Work task
Write out the records below exactly as they appear, skipping each picture.

Study material
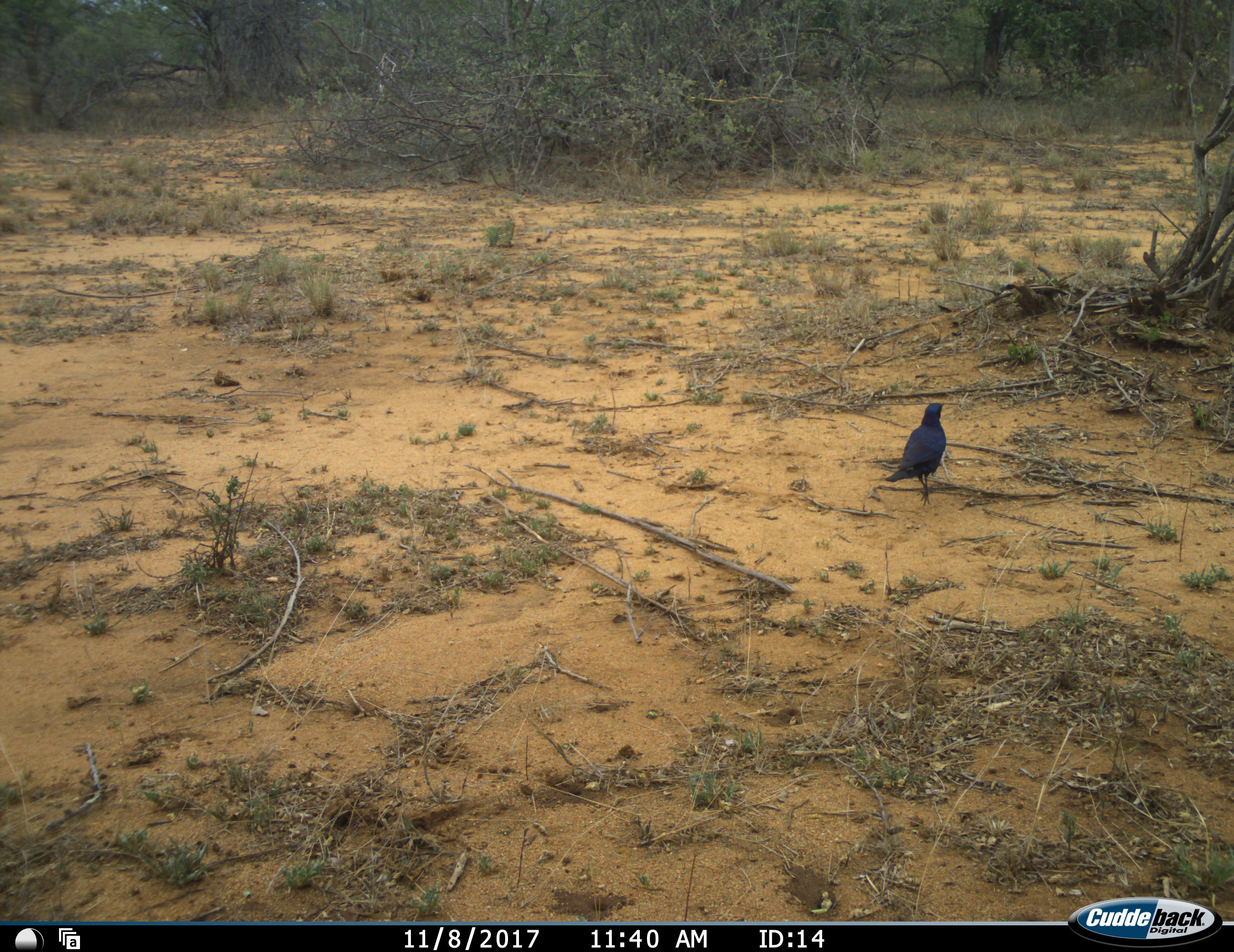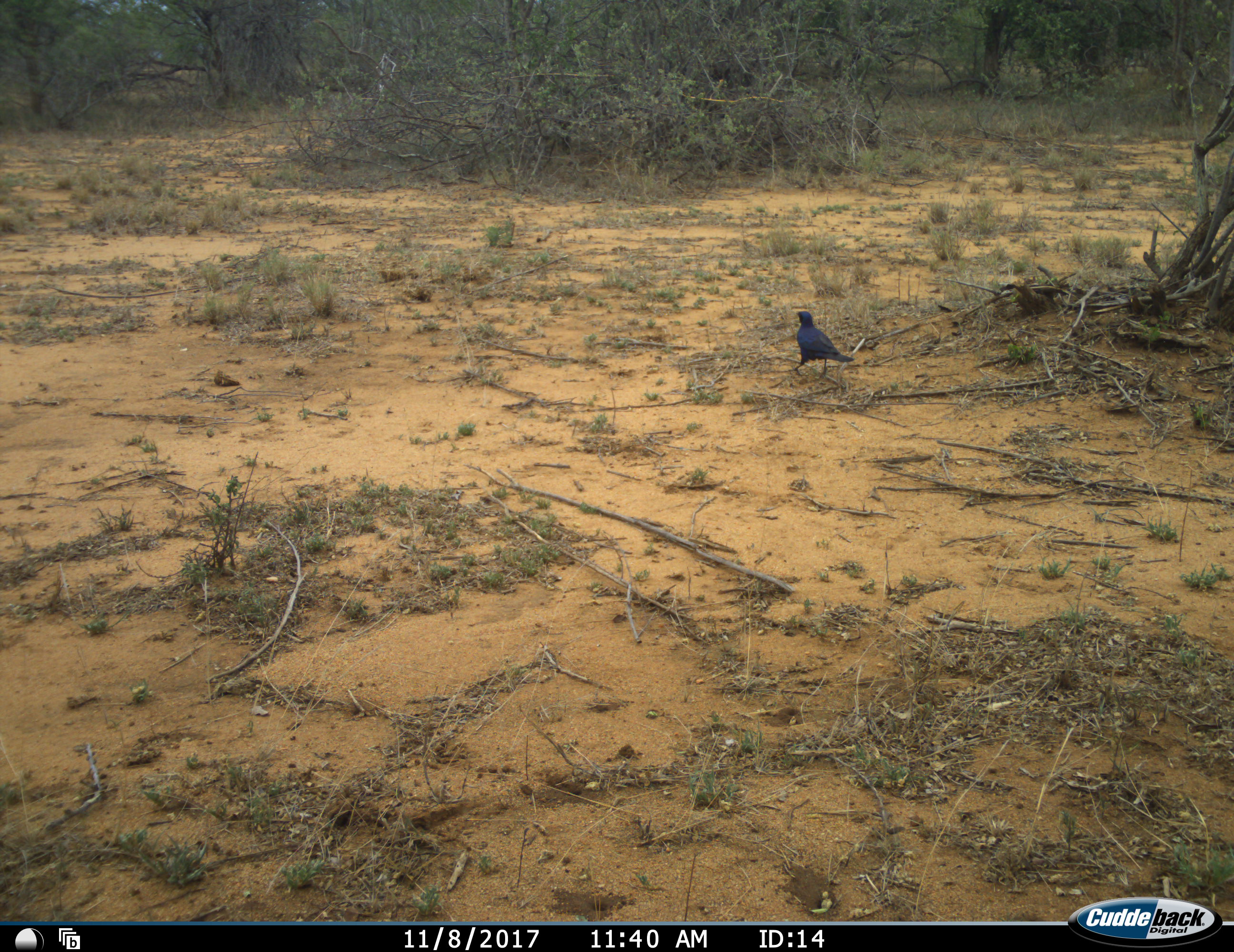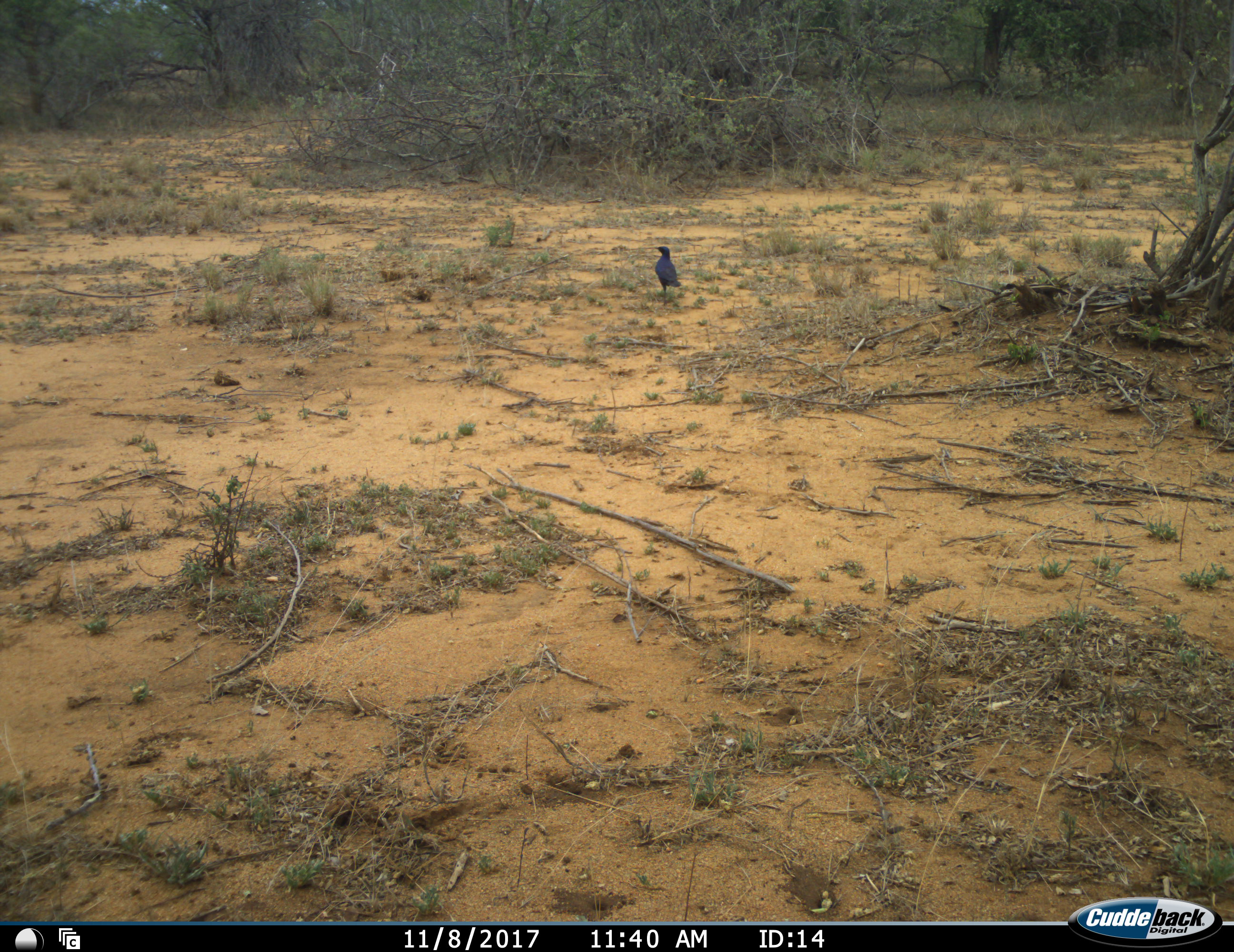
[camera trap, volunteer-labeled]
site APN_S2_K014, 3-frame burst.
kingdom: Animalia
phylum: Chordata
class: Aves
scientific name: Aves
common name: bird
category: birdother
Birdother (bird) (Aves), count 1. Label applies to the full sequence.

Response
[camera trap, volunteer-labeled]
site APN_S2_K014, 3-frame burst.
kingdom: Animalia
phylum: Chordata
class: Aves
scientific name: Aves
common name: bird
category: birdother
Birdother (bird) (Aves), count 1. Label applies to the full sequence.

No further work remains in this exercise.